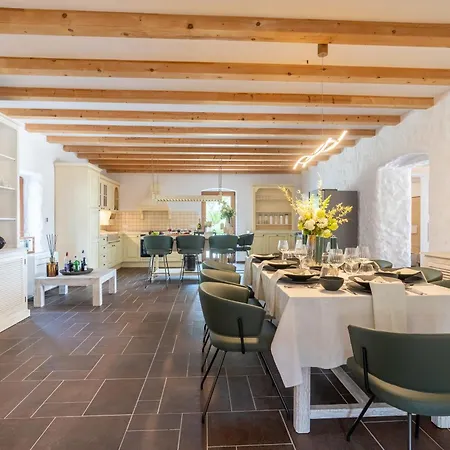 Aurora Lukorana Villa Lukoran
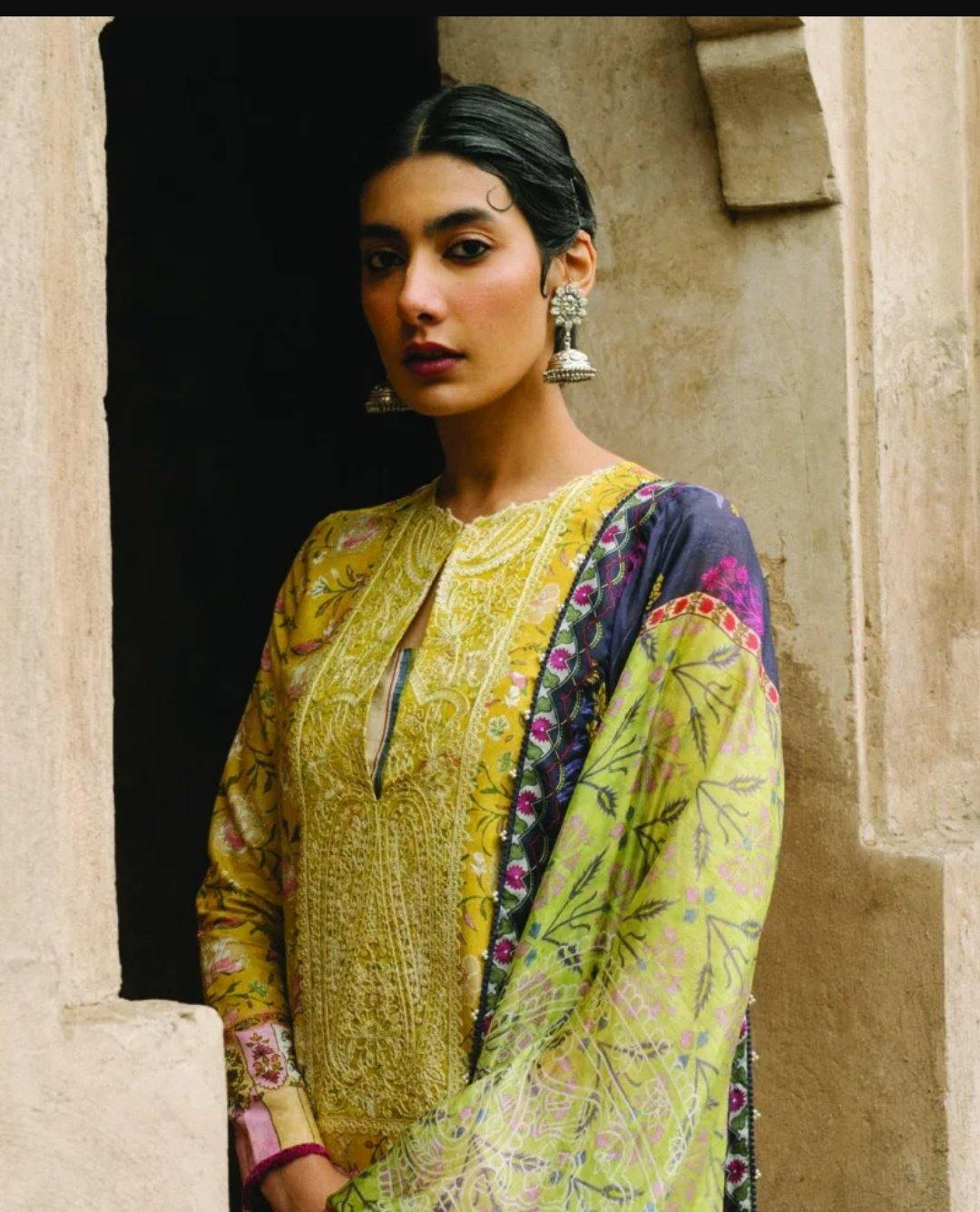 img_zara_shahjahan_lawn_garden_of_love_2020_awwal_boutique
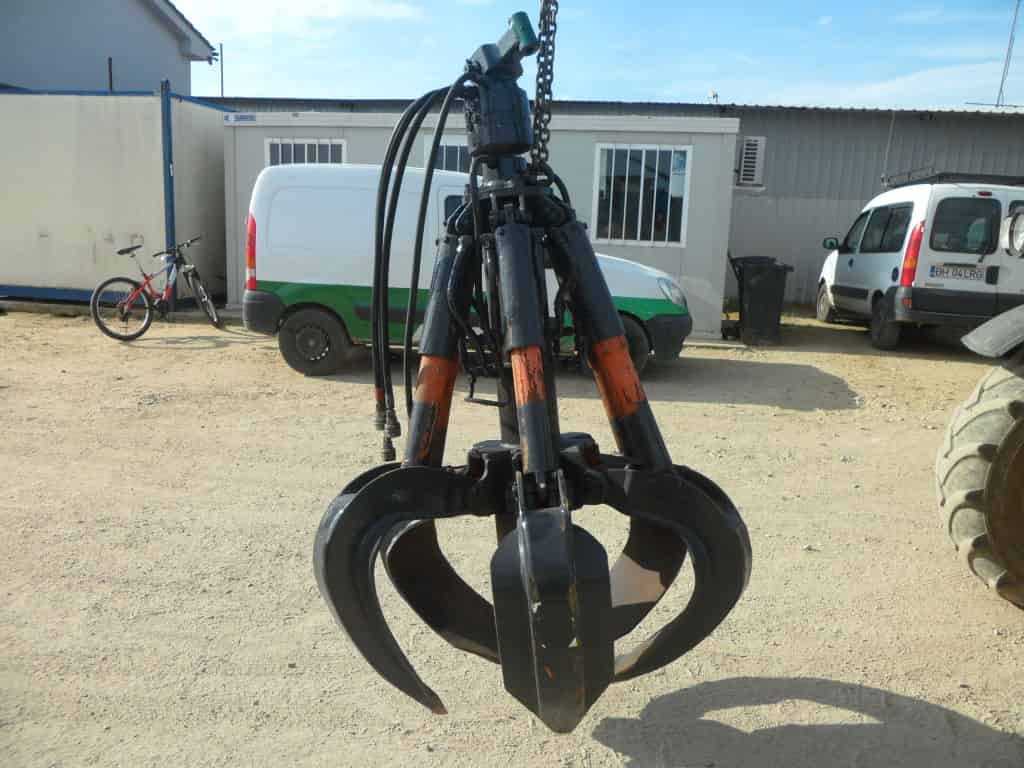 Graifer pentru deseuri metalice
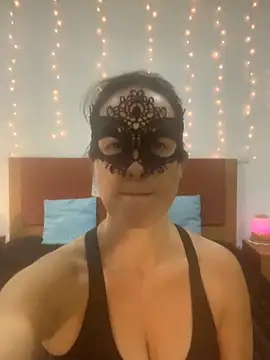 Snapshot of massagistahotbrunette chatting on November 21, 2025, 7:13 pm massagistahotbrunette online show from November 21, 2025, 7:13 pm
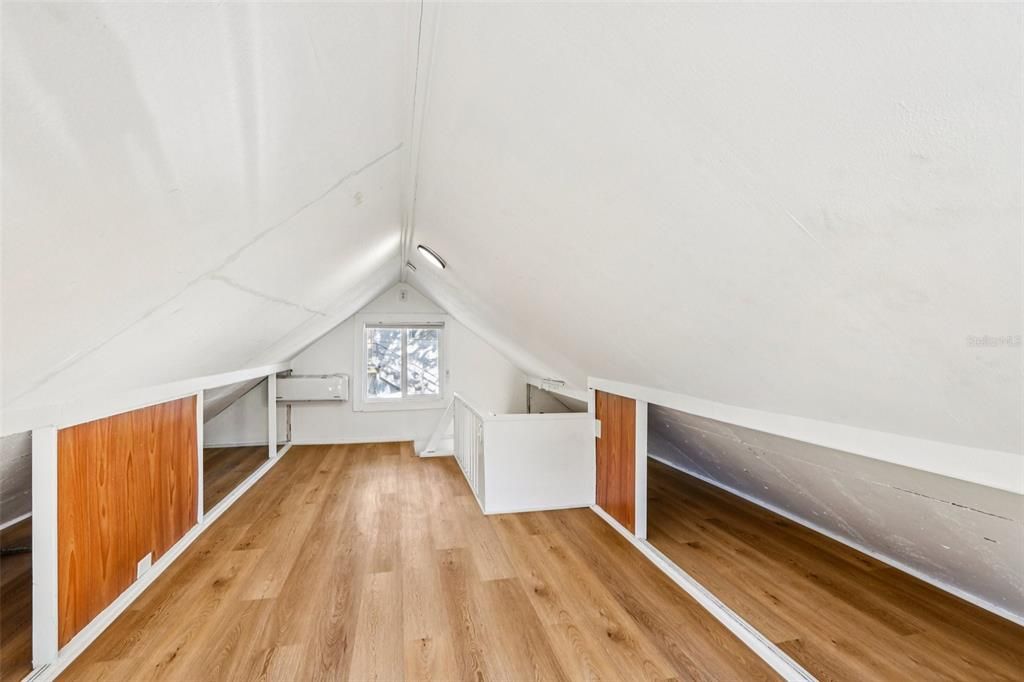 En Venta: $530,000 (4 camas, 3 baños, 1543 Pies cuadrados)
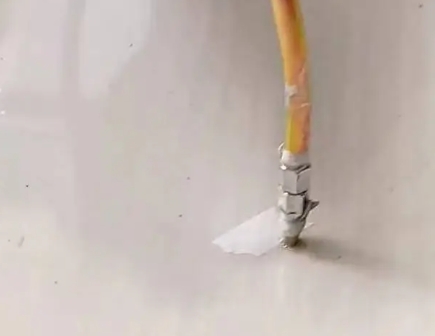 固阳瓷砖空鼓维修公司专业解答在瓷砖铺贴过程中，如果使用的砂料过粗（如全部使用了粗砂），可能会导致以下问题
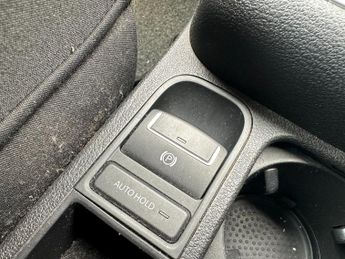 VOLKSWAGEN TIGUAN 2.0 TDi R-Line 5dr Auto
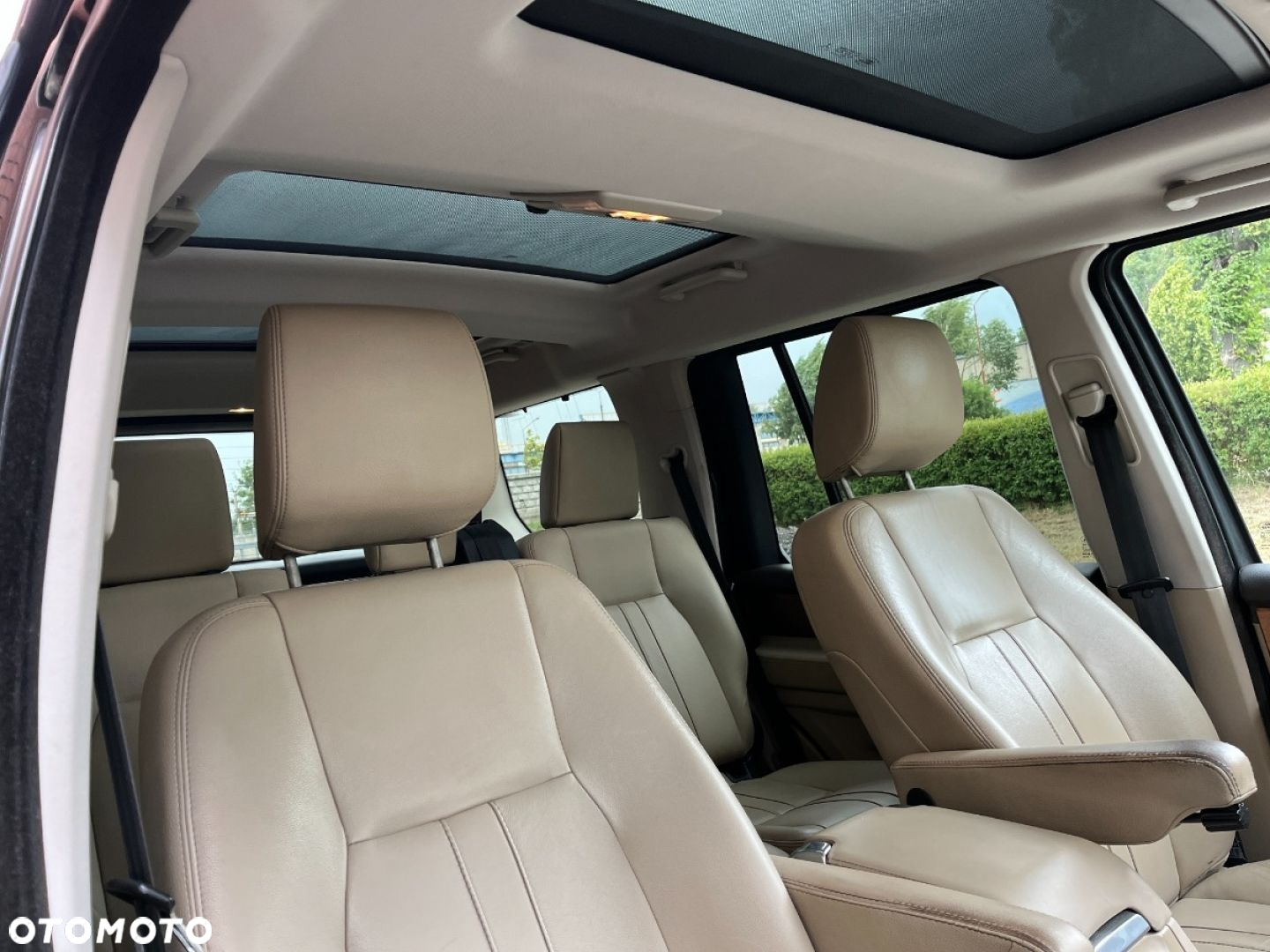 Land Rover Discovery - 24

### YOUR TASK
Find the line with "img_zara_shahjahan_lawn_garden_of_love_2020_awwal_boutique". Reproduce it and every line after it through the last line above exactly, leaving out the pictures.

### SOLVED EXERCISE
 img_zara_shahjahan_lawn_garden_of_love_2020_awwal_boutique
 Graifer pentru deseuri metalice
 Snapshot of massagistahotbrunette chatting on November 21, 2025, 7:13 pm massagistahotbrunette online show from November 21, 2025, 7:13 pm
 En Venta: $530,000 (4 camas, 3 baños, 1543 Pies cuadrados)
 固阳瓷砖空鼓维修公司专业解答在瓷砖铺贴过程中，如果使用的砂料过粗（如全部使用了粗砂），可能会导致以下问题
 VOLKSWAGEN TIGUAN 2.0 TDi R-Line 5dr Auto
 Land Rover Discovery - 24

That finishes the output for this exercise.